Improving Factual Consistency in Summarization with Compression-Based Post-Editing
This addresses the issue of factual errors in summaries for users relying on accurate information, though it is incremental as it builds on existing post-editing approaches.
The paper tackles the problem of factual inconsistency in summarization models by proposing a compression-based post-editing method to remove extrinsic entity errors, resulting in up to 30% improvement in entity precision on XSum and up to 38% when combined with another post-editor.

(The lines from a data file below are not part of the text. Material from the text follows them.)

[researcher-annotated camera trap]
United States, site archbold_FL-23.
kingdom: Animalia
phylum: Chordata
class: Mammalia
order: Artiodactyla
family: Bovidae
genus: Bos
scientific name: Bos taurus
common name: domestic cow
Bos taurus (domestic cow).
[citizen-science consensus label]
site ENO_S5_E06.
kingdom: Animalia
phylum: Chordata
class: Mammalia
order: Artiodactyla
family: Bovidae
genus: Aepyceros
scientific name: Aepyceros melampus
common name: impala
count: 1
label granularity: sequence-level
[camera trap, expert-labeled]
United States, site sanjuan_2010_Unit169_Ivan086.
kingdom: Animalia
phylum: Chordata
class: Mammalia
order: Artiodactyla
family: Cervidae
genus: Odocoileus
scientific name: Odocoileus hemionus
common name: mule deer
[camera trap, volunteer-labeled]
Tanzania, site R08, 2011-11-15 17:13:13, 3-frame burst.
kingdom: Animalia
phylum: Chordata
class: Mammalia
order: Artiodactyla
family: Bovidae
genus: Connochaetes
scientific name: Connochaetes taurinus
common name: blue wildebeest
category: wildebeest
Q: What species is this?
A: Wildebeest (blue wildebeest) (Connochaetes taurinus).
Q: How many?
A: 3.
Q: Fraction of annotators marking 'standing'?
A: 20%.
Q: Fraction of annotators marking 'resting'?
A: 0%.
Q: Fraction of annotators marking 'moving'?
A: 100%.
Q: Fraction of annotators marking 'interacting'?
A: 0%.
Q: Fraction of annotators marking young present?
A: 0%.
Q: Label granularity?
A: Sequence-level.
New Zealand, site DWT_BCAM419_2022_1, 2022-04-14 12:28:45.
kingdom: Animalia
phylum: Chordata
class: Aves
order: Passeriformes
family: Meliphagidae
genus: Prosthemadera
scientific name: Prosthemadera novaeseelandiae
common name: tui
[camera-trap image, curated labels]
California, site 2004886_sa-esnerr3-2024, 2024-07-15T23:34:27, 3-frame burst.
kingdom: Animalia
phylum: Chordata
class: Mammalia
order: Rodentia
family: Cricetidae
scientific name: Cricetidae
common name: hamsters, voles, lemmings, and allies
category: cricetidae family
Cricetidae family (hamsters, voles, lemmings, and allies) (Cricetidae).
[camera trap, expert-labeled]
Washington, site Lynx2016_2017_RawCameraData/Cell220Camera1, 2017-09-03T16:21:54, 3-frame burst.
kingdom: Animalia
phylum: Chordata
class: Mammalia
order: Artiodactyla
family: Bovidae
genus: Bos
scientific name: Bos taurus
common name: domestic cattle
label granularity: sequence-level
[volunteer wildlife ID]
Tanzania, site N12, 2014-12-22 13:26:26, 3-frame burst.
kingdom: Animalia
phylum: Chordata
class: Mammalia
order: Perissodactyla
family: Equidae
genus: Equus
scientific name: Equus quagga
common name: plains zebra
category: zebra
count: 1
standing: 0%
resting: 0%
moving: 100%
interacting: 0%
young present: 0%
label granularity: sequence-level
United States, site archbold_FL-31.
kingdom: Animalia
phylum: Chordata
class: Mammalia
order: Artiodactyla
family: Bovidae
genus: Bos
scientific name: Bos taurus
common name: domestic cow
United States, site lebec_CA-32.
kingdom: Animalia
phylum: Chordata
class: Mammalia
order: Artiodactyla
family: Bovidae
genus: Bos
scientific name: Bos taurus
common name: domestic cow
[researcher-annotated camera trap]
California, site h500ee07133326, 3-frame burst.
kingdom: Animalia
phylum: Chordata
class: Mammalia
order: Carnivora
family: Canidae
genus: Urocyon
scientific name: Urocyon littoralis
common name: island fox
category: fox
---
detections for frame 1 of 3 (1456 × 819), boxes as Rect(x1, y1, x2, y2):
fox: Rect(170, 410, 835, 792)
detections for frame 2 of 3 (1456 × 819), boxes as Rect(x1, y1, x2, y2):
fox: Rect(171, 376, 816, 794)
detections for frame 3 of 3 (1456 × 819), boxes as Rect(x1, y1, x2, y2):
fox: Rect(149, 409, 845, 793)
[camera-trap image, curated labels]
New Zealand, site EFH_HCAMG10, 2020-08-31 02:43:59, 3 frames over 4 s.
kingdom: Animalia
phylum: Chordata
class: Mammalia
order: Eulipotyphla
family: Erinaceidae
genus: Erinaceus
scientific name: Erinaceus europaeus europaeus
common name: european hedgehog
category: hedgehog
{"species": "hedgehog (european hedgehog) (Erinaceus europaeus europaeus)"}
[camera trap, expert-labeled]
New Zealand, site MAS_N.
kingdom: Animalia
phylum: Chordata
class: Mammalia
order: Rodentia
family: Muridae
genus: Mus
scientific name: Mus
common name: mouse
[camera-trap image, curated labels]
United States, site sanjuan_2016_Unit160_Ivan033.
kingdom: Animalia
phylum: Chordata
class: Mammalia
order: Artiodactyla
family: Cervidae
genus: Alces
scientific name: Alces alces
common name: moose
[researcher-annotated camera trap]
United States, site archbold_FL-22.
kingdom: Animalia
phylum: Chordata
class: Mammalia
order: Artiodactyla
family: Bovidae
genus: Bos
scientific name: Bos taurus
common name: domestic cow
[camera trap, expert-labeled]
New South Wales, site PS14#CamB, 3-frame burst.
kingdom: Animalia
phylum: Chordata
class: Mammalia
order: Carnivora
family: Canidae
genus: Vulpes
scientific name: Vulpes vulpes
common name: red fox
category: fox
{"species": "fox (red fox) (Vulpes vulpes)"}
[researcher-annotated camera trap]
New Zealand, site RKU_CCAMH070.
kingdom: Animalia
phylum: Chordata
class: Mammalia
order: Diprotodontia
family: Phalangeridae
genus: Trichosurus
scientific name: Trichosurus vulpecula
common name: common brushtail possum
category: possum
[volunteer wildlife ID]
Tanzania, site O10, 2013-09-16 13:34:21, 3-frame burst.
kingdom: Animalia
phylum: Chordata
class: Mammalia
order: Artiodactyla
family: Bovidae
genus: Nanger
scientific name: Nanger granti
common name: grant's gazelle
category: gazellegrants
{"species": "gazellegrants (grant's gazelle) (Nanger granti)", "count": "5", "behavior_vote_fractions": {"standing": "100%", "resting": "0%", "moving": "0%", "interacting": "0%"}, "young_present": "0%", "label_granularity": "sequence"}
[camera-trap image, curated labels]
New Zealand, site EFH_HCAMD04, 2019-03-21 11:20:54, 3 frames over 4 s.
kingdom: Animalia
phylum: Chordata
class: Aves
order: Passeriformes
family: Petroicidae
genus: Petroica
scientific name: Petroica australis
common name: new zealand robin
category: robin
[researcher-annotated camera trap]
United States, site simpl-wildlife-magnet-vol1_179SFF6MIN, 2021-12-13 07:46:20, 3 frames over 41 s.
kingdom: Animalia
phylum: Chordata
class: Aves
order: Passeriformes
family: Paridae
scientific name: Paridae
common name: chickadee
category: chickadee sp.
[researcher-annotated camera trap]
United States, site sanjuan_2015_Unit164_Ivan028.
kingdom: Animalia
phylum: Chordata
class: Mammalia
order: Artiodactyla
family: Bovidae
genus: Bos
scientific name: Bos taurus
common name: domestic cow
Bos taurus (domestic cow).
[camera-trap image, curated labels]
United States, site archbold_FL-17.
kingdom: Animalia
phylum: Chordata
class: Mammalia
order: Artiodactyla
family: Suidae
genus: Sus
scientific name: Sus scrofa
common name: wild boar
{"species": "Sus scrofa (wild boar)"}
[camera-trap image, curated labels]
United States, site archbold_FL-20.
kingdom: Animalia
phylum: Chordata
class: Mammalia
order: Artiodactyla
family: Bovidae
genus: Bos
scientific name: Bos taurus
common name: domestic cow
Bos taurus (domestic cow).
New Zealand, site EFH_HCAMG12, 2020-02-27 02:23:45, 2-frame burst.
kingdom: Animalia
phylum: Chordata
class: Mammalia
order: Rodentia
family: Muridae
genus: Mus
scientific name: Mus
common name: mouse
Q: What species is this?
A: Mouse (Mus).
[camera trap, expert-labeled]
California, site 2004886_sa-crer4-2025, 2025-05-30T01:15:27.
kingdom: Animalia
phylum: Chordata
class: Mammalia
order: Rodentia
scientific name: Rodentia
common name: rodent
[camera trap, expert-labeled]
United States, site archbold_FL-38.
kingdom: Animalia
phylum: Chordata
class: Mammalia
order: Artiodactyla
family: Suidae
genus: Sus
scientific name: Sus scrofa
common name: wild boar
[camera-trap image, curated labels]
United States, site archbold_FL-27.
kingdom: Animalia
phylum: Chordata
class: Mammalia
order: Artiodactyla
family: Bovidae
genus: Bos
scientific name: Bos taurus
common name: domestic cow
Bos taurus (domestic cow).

State-of-the-art summarization models still struggle to be factually consistent with the input text. A model-agnostic way to address this problem is post-editing the generated summaries. However, existing approaches typically fail to remove entity errors if a suitable input entity replacement is not available or may insert erroneous content. In our work, we focus on removing extrinsic entity errors, or entities not in the source, to improve consistency while retaining the summary's essential information and form. We propose to use sentence-compression data to train the post-editing model to take a summary with extrinsic entity errors marked with special tokens and output a compressed, well-formed summary with those errors removed. We show that this model improves factual consistency while maintaining ROUGE, improving entity precision by up to 30% on XSum, and that this model can be applied on top of another post-editor, improving entity precision by up to a total of 38%. We perform an extensive comparison of post-editing approaches that demonstrate trade-offs between factual consistency, informativeness, and grammaticality, and we analyze settings where post-editors show the largest improvements.